Records supplied START

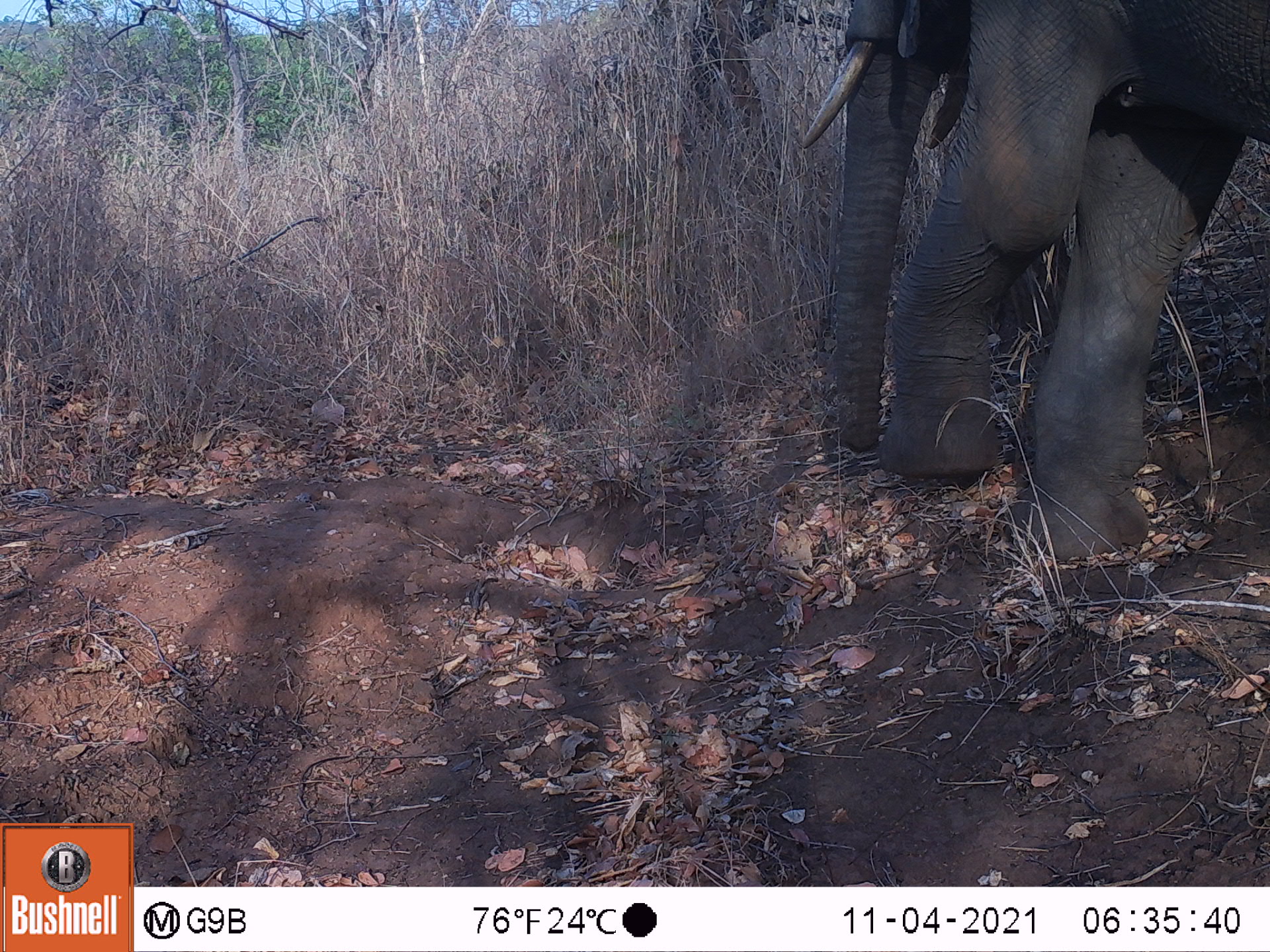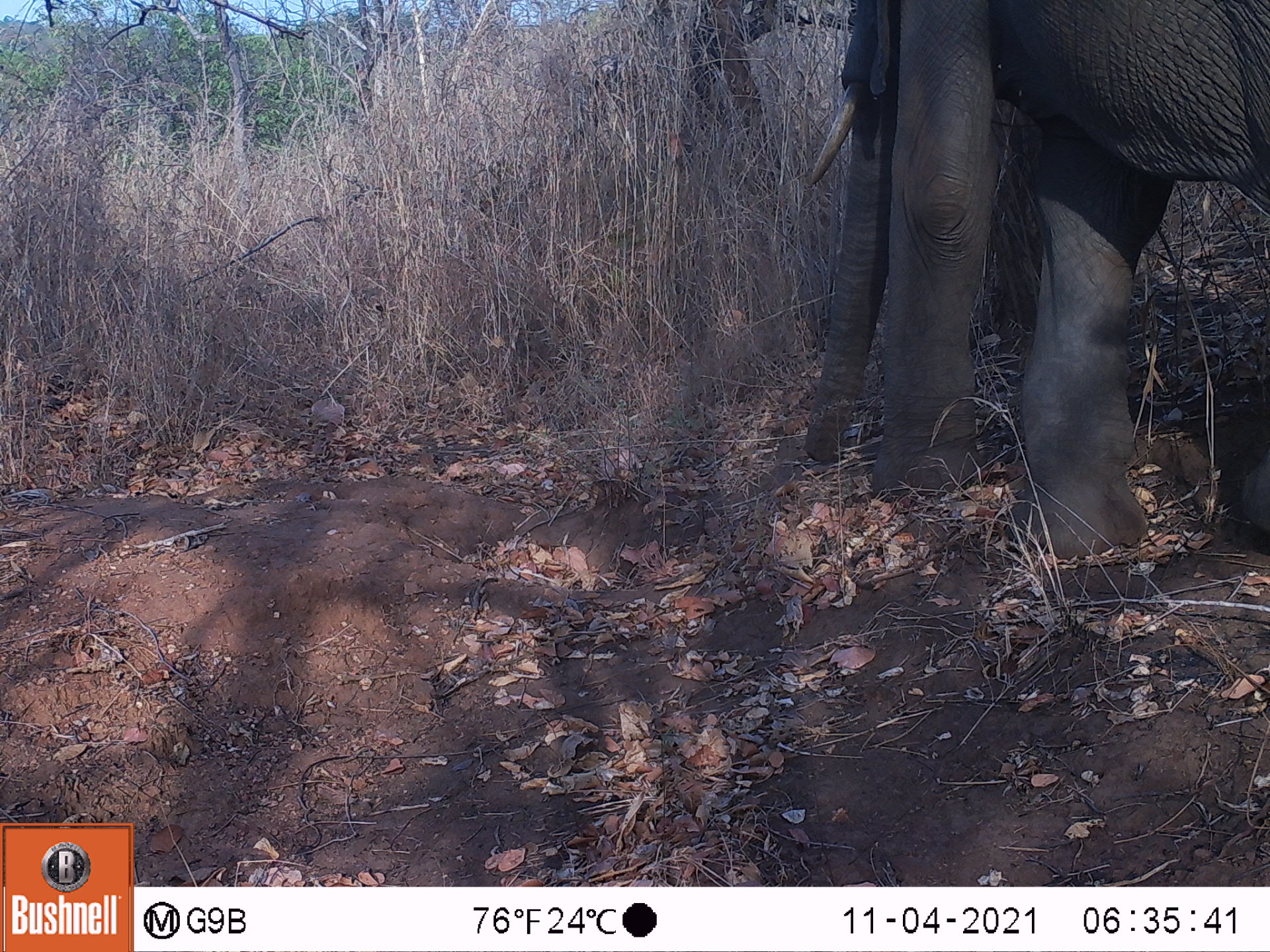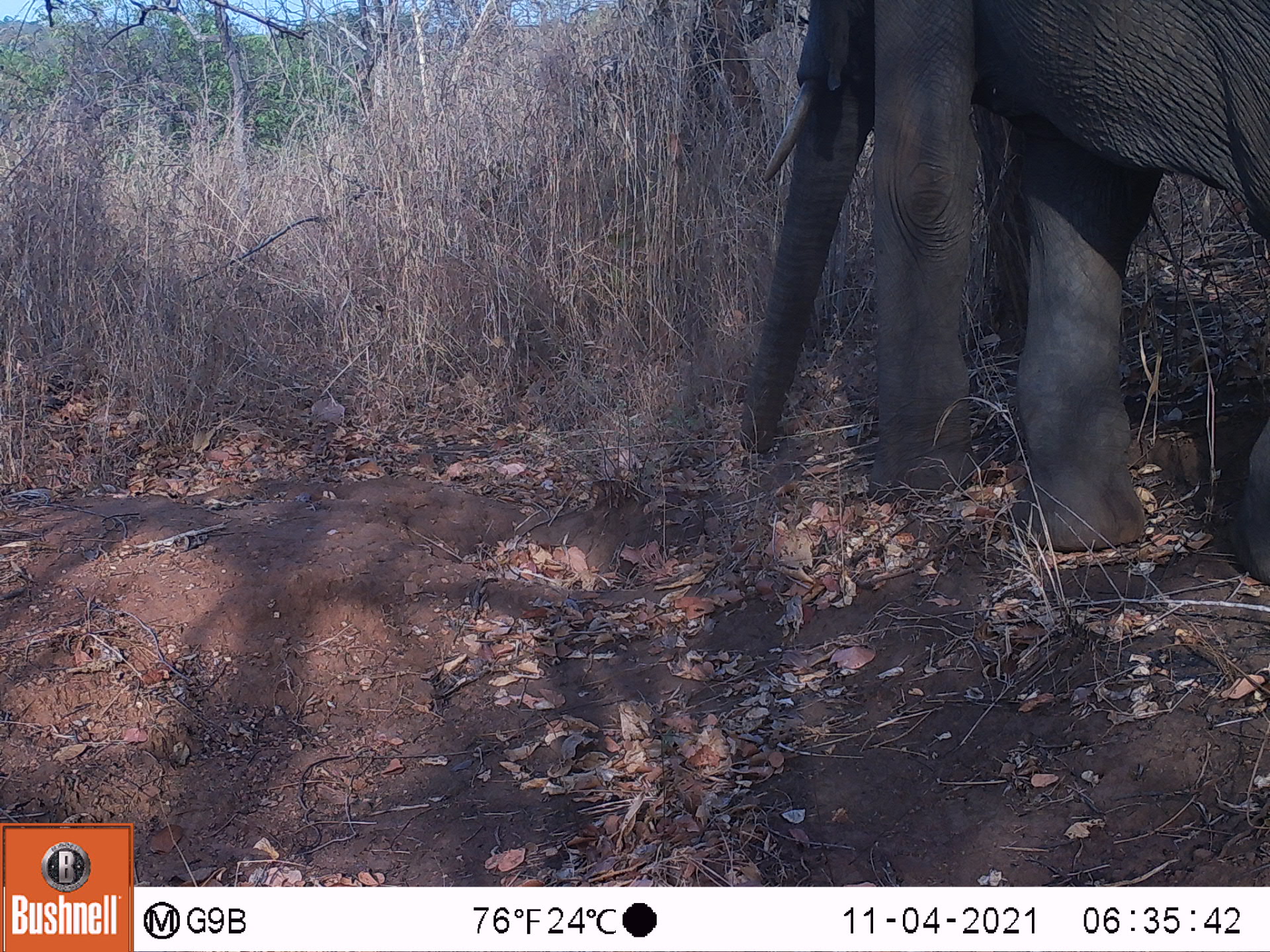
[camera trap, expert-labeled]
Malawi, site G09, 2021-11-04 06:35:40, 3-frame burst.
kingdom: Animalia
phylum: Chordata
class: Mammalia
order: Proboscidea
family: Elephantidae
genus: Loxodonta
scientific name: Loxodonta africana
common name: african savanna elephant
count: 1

Records supplied END

Please give the records above again exactly as they stand, with no pictures.

[camera trap, expert-labeled]
Malawi, site G09, 2021-11-04 06:35:40, 3-frame burst.
kingdom: Animalia
phylum: Chordata
class: Mammalia
order: Proboscidea
family: Elephantidae
genus: Loxodonta
scientific name: Loxodonta africana
common name: african savanna elephant
count: 1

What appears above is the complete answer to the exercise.